··· BRANO ESTRATTO

Introduzione di un report a puntate, curato da Maria Paola Repellino, sugli interventi nei tessuti consolidati delle grandi città: Shenzhen, Shanghai, Pechino
L’incredibile processo di urbanizzazione che sta investendo la Cina è solitamente descritto per velocità e dimensione delle trasformazioni in corso. Lo sappiamo, la rapida infrastrutturazione del Paese, l’aumento della popolazione urbana, con il conseguente boom edilizio e la straordinaria crescita delle città, fanno oggi della Cina “il più grande cantiere del mondo”. Tutto questo veicola le descrizioni e i racconti che vanno ad enfatizzare da un lato le forme della modernizzazione e l’assenza di una loro misura, con il fascino che ne consegue, e dall’altro la perdita di tutto ciò che la trasformazione rapidamente cancella, venando di nostalgia il diluvio di cronache e reportage.
Ad osservare con un po’ più di attenzione le politiche ed i progetti in corso, questi racconti appaiono datati e poco capaci di rilevare le attuali condizioni. Molte cose sono cambiate: una crescita a ritmi più moderati e orientata all’inclusione sociale, la necessità di lavorare sul tema della continuità culturale; il recupero e sviluppo delle risorse locali; l’emergere di piccoli studi professionali indipendenti. Tanto che pare necessario riportare lo sguardo su una Cina più ordinaria e forse più complessa.
Uno spazio d’indagine capace di rilevare questa complessità è quello dei tessuti consolidati delle città (nicchie vitali che difendono forme e usi tradizionali dello spazio). Qui sono spesso in atto politiche attente a praticare forme di conservazione critica, attente alla tutela di alcuni sedimenti e alla ri-tessitura di storie, senza assumere posizioni di rigida patrimonializzazione. Prendendo come osservatorio tre grandi città – Shenzhen, Shanghai, Pechino – in alcuni loro contesti consolidati si scoprono laboratori di progettazione urbana aperti alla sperimentazione di pratiche ibride tra rinnovamento e conservazione, tra approcci tesi al recupero di tradizioni locali e aperture alle culture più sofisticate del progetto internazionale di architettura.

······

▸ **COSA FARE**:
Indica se ciascuna affermazione concorda con il brano sull'urbanizzazione in Cina, rispondendo sì o no e citando le parole del brano che lo decidono. 1. Le descrizioni abituali dell'urbanizzazione cinese ne sottolineano la velocità e la dimensione. 2. Oggi le città cinesi crescono a ritmi sempre più accelerati. 3. Nei tessuti consolidati le politiche adottano posizioni di rigida patrimonializzazione.

··· DATI MOSTRATI

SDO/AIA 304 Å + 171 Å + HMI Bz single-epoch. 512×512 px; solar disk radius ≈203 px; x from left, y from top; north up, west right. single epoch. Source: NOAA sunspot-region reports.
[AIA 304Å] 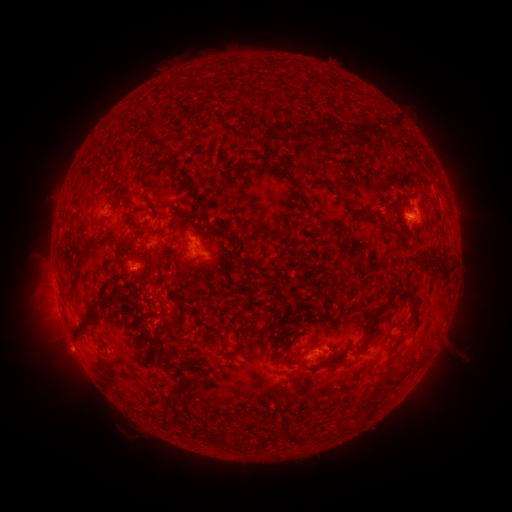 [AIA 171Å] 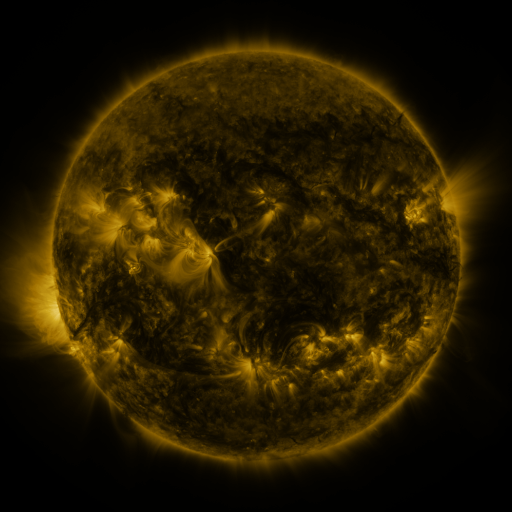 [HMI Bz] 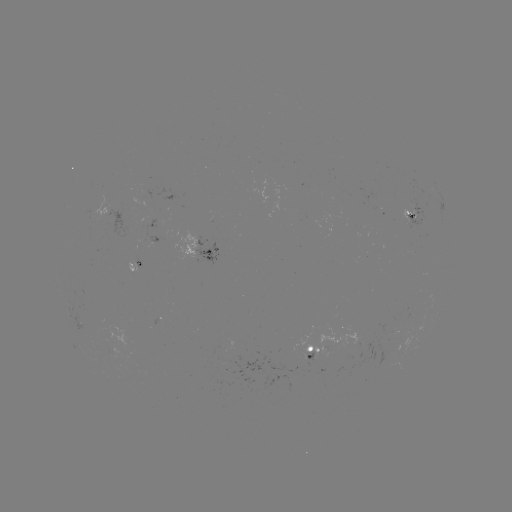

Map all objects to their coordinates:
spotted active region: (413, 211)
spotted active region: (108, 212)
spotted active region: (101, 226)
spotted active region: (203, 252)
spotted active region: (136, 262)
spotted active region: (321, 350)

······
··· DATI MOSTRATI

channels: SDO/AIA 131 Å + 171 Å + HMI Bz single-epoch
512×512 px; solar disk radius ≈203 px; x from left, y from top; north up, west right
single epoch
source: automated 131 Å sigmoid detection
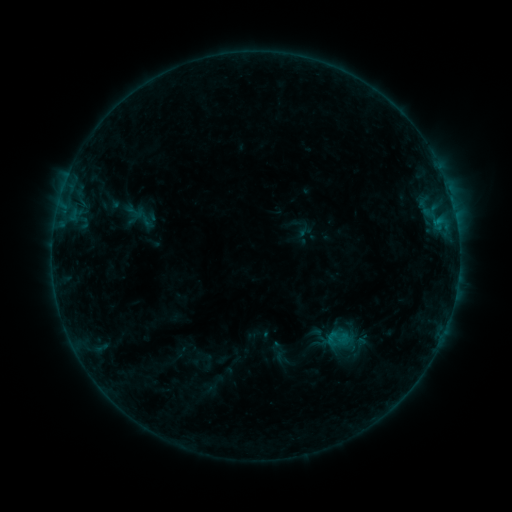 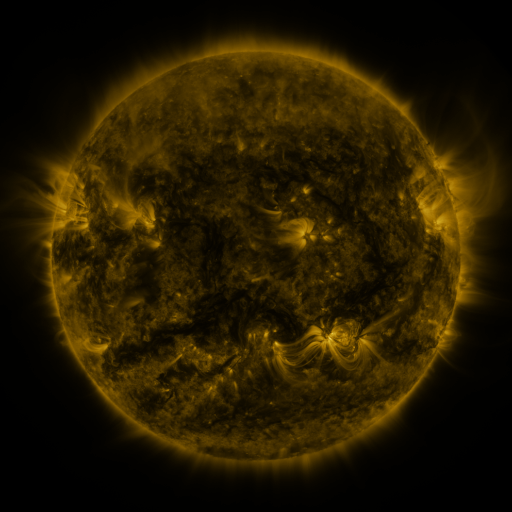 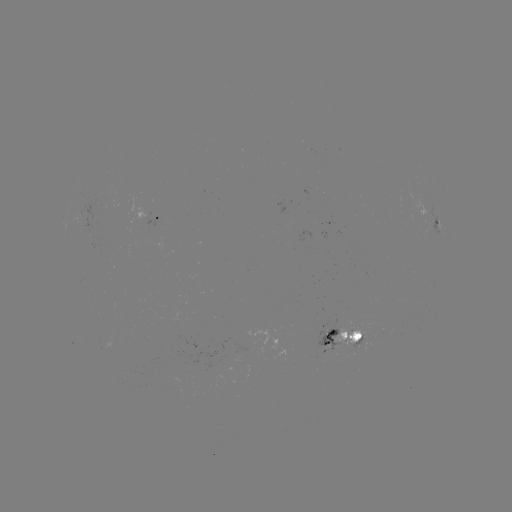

······
··· DATI MOSTRATI

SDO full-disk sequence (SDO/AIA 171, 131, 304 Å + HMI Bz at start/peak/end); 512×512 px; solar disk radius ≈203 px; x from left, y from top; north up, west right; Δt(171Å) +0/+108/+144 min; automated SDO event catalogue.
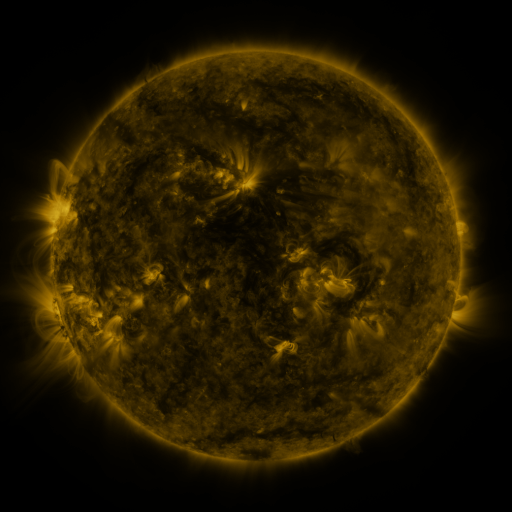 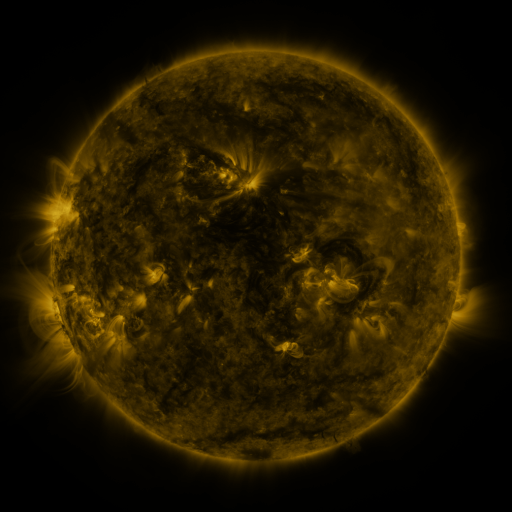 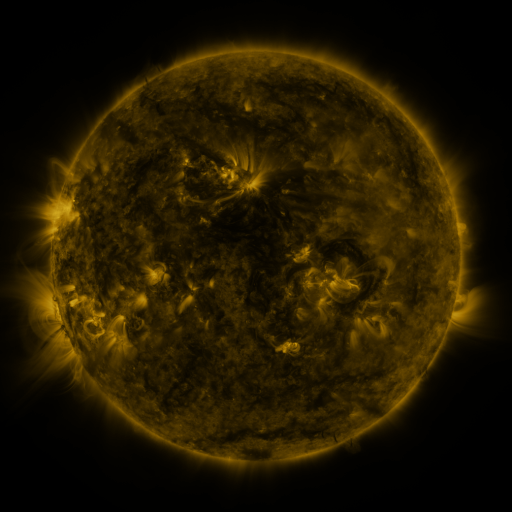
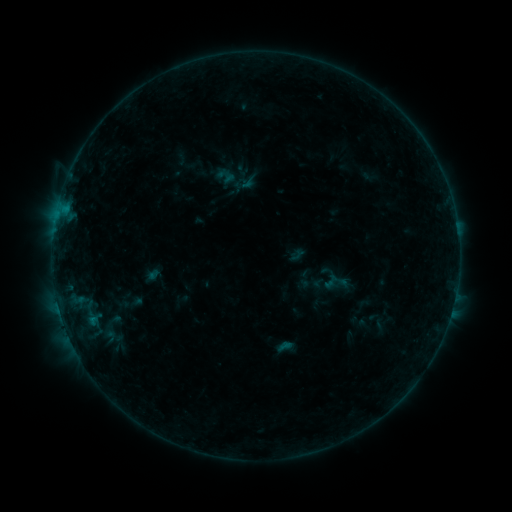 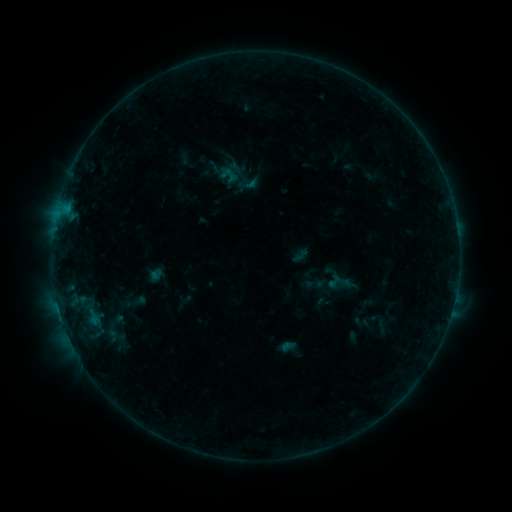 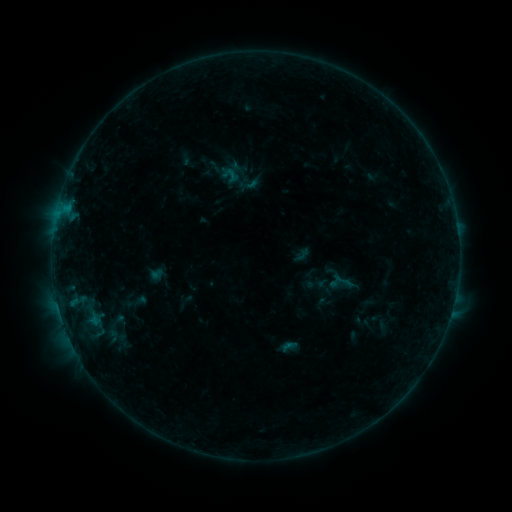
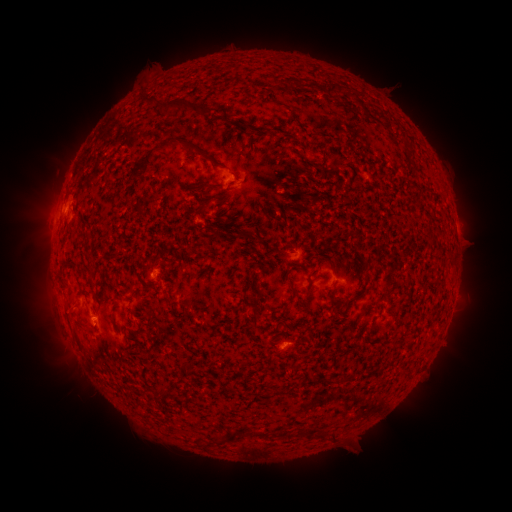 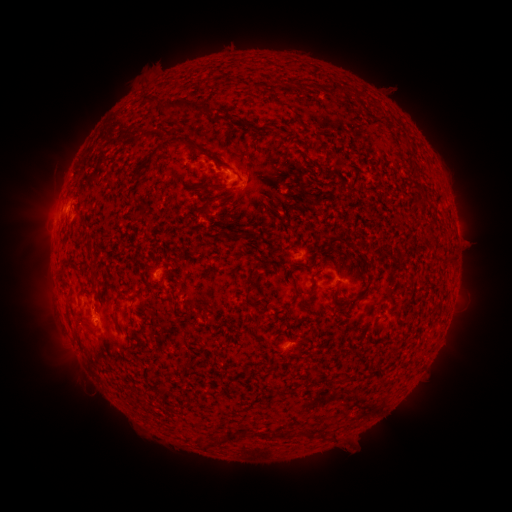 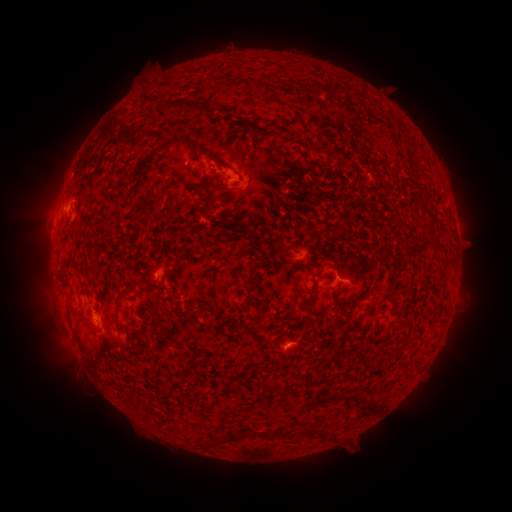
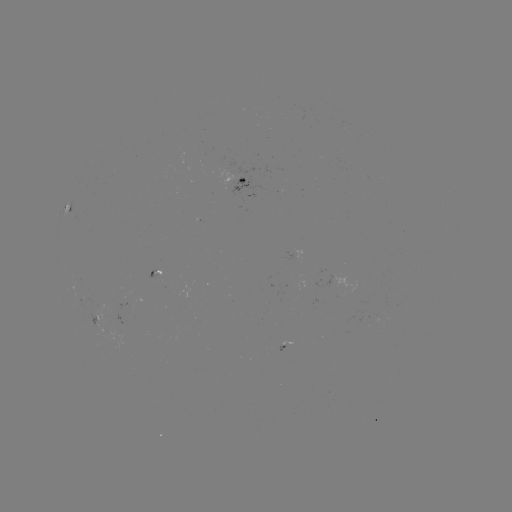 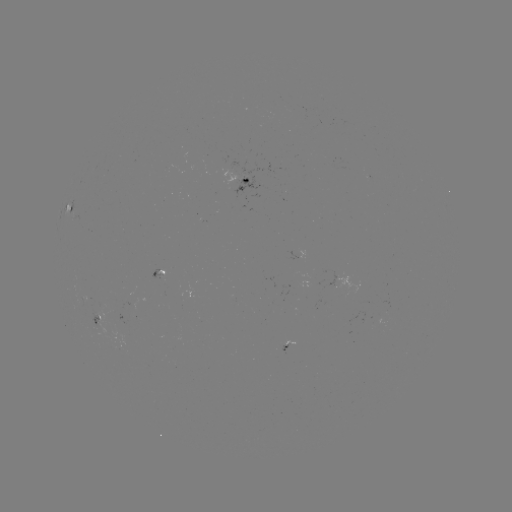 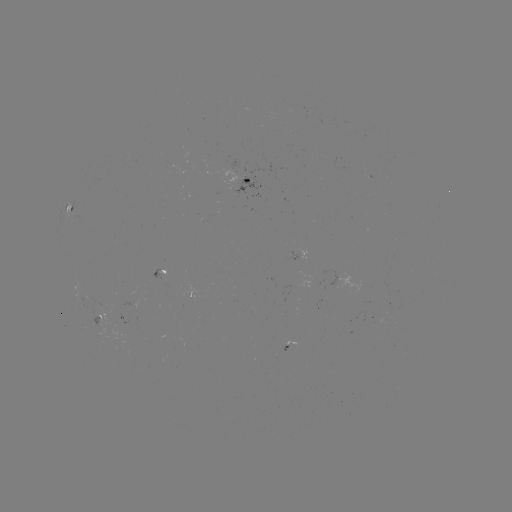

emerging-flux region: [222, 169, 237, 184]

······

▸ **LA RISPOSTA**:
1. Sì: «è solitamente descritto per velocità e dimensione delle trasformazioni in corso».
2. No: «una crescita a ritmi più moderati e orientata all’inclusione sociale».
3. No: «senza assumere posizioni di rigida patrimonializzazione».